EXERCISE TASK: Reproduce all of the data below word for word, leaving out the pictures.

[Start GIVEN RECORDS]

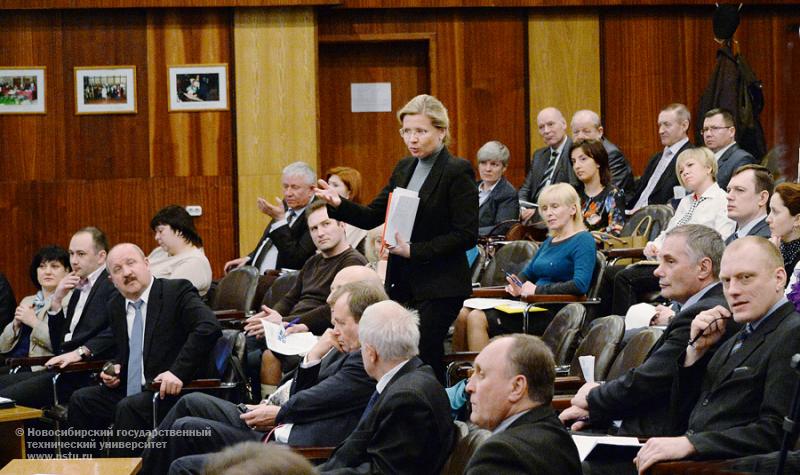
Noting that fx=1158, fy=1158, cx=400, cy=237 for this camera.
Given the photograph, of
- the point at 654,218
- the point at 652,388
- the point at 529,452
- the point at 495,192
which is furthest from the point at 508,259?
the point at 529,452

[End GIVEN RECORDS]

EXERCISE ANSWER:
Noting that fx=1158, fy=1158, cx=400, cy=237 for this camera.
Given the photograph, of
- the point at 654,218
- the point at 652,388
- the point at 529,452
- the point at 495,192
which is furthest from the point at 508,259?
the point at 529,452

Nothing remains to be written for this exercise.